Selected excerpt:
------------------------------------
# Fire impact as far east as Pumphouse-State Bridge?



## tmaggert (Aug 18, 2008)

They have closed Cottonwood Landing, Lyons Campground, & Dotsero Boat Ramp.


----------



## kayakfreakus (Mar 3, 2006)

Williams Fork Fire was super noticeable by green mtn today and the Cameron peaks fire looks huge too. Any shift in winds and it will get bad quick, luckily the winds were with the high country today by me.


----------



## JessMerrie (Mar 29, 2018)

Has anyone been up to the Upper C this week? How bad was the smoke?


----------



## Meeeetch90 (Aug 13, 2020)

Wondering if anyone has ran the pumphouse, Rancho, statebridge area over the past few days. Planning a trip for this weekend but concerned about smoke / air quality. Thanks!!


----------



## craven_morhead (Feb 20, 2007)

We ran pumphouse to state bridge last weekend. Smoke wasn't too bad; a little campfire smell here and there and I had a bit of a sore throat that was probably due to smoke, but overall we didn't notice it much.


----------



## 3d3vart (Apr 15, 2010)
------------------------------------
Given data:
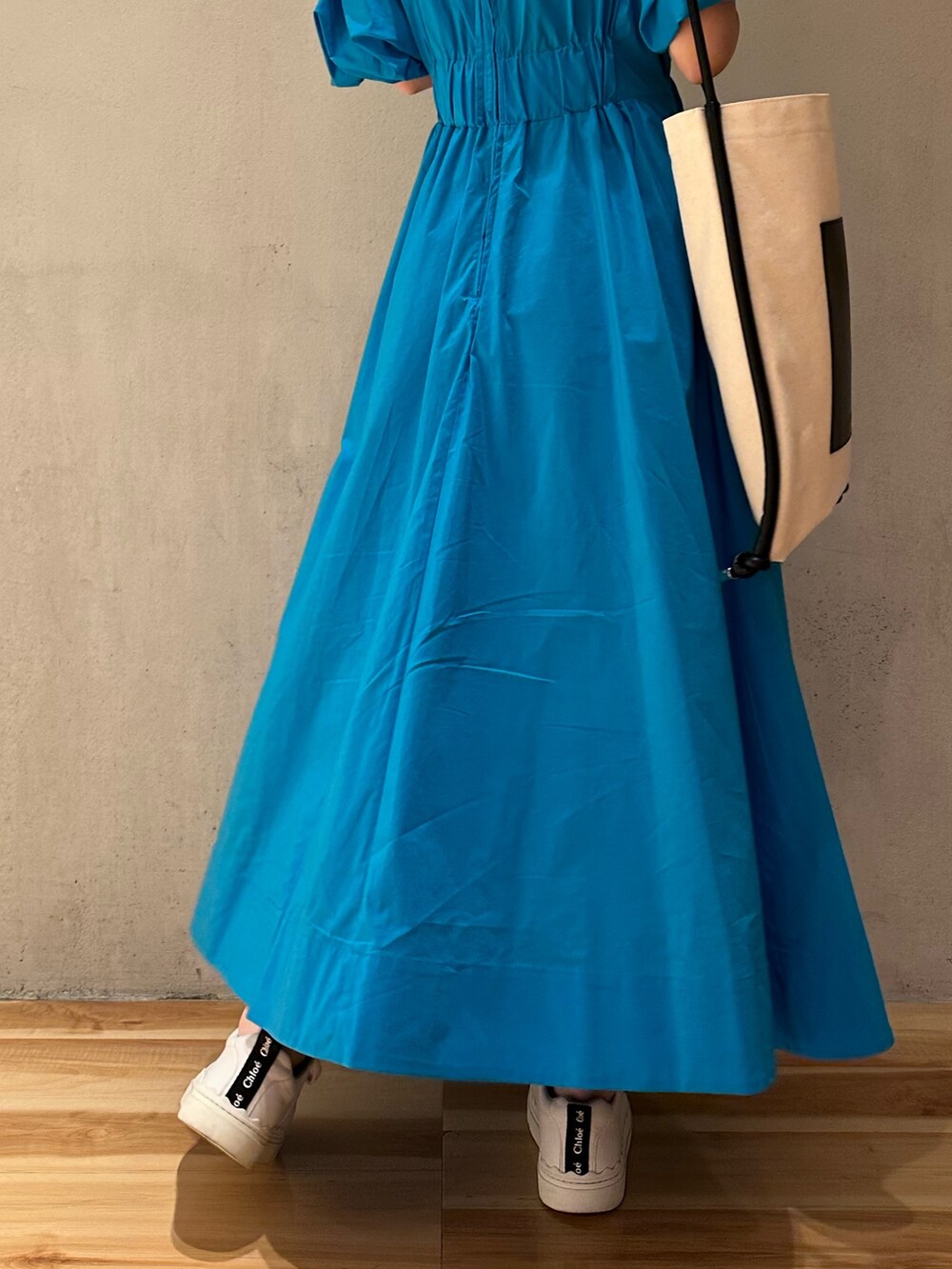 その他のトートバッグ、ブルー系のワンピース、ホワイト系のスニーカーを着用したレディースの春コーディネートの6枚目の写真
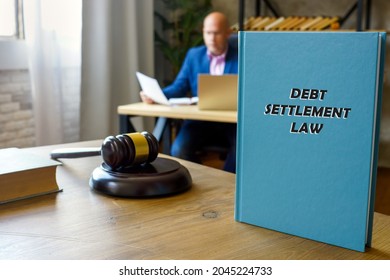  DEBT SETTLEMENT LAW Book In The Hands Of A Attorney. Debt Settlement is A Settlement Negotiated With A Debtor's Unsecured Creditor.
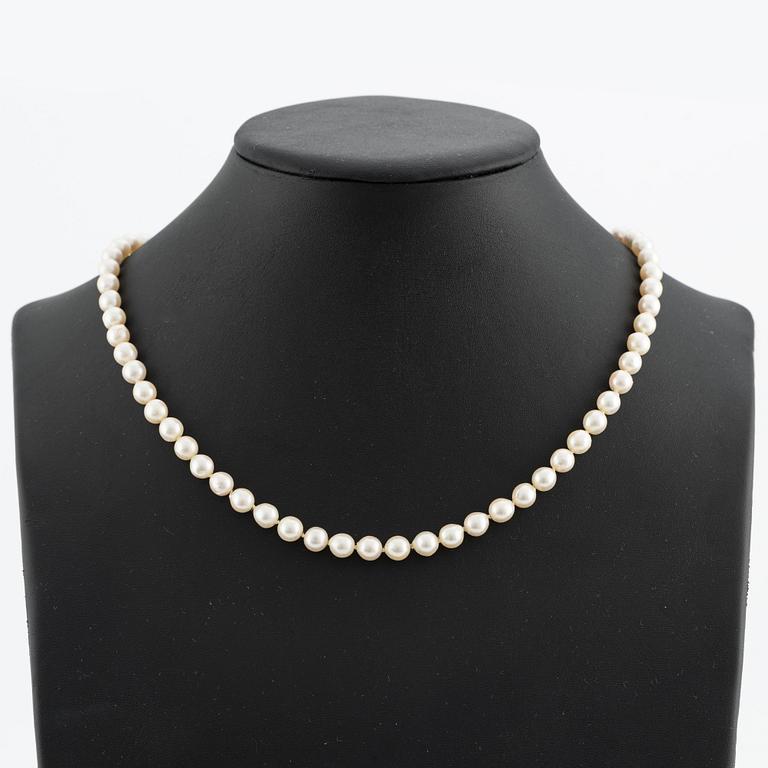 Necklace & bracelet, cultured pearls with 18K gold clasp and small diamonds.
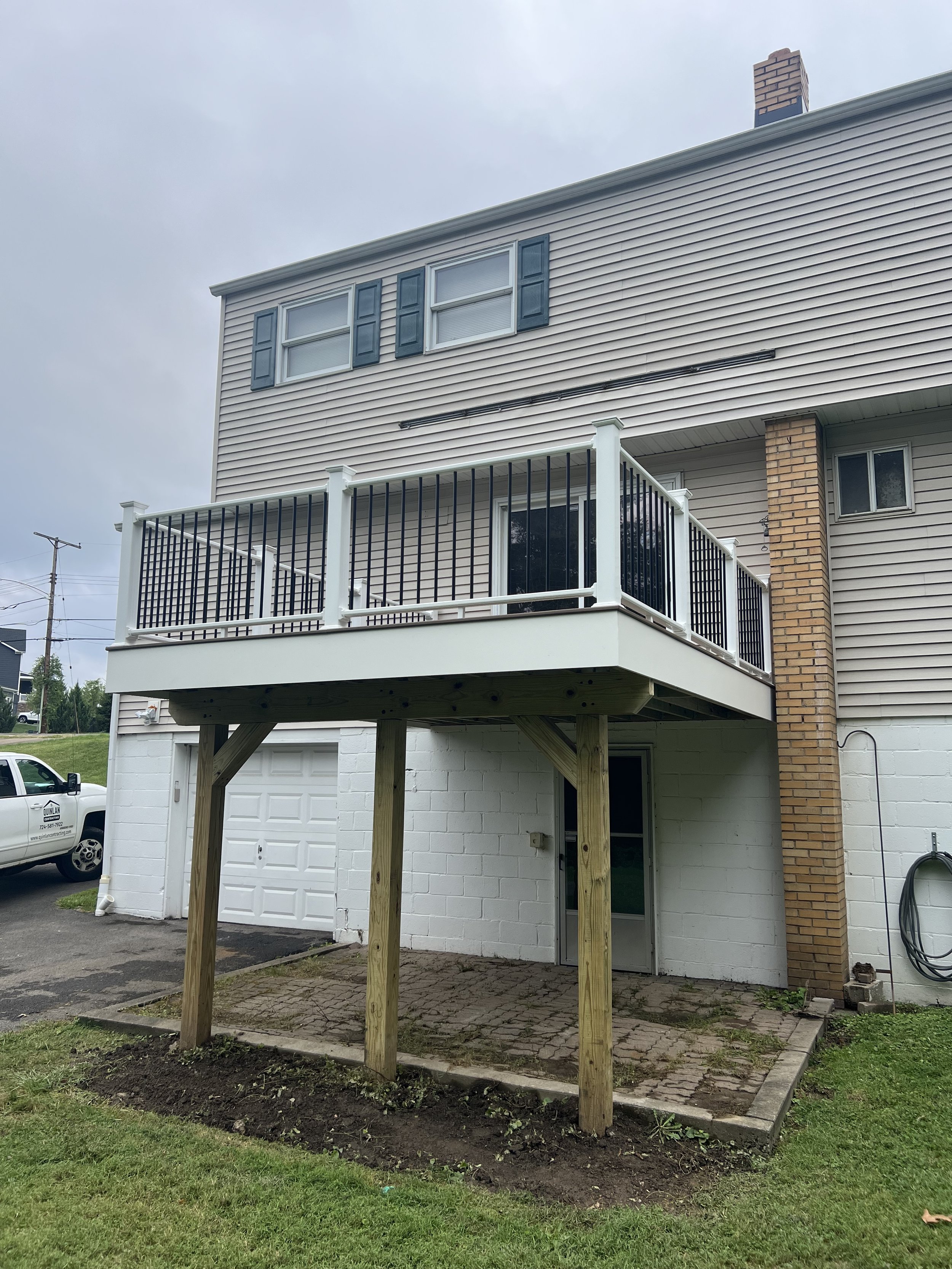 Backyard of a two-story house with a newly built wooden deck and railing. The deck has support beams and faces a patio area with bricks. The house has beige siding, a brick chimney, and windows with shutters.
------------------------------------
Brief 1:
List every username that heads a post in the fire-impact forum thread.
Brief 2:
Write a continuation of the fire-impact forum thread, picking up right after its final line.

Expected output 1:
tmaggert, kayakfreakus, JessMerrie, Meeeetch90, craven_morhead, 3d3vart

Expected output 2:
__





NOAA - GSL Data Visualization






hwp-viz.gsd.esrl.noaa.gov





Best smoke forecast map I've found. Forecasts are generally for 8-12 hours out however. And as somebody who lives up here I can tell you that just because it wasn't smoky yesterday, or last weekend, doesn't mean it won't be today. It's all about the wind, of course. We've had very smoky days where visibility was just a mile or two, and others where just a light haze could be seen in the highest parts of the atmosphere.


----------



## Riverratton (Aug 19, 2015)

I went yesterday, not really smokey. But there was no wind. Like someone mentioned above that don't mean tomorrow it won't be. Fires are all around Pumphouse.


----------



## Andy H. (Oct 13, 2003)

EDIT - Merged thread "Upper CO Wildfire smoke situation??? " with this one.


----------



## rockmonkey (May 3, 2011)

Does anyone know if the takeouts (Dotsero, Lyons, and Cottonwood) are still closed to boaters? I can’t find it on the inciweb page.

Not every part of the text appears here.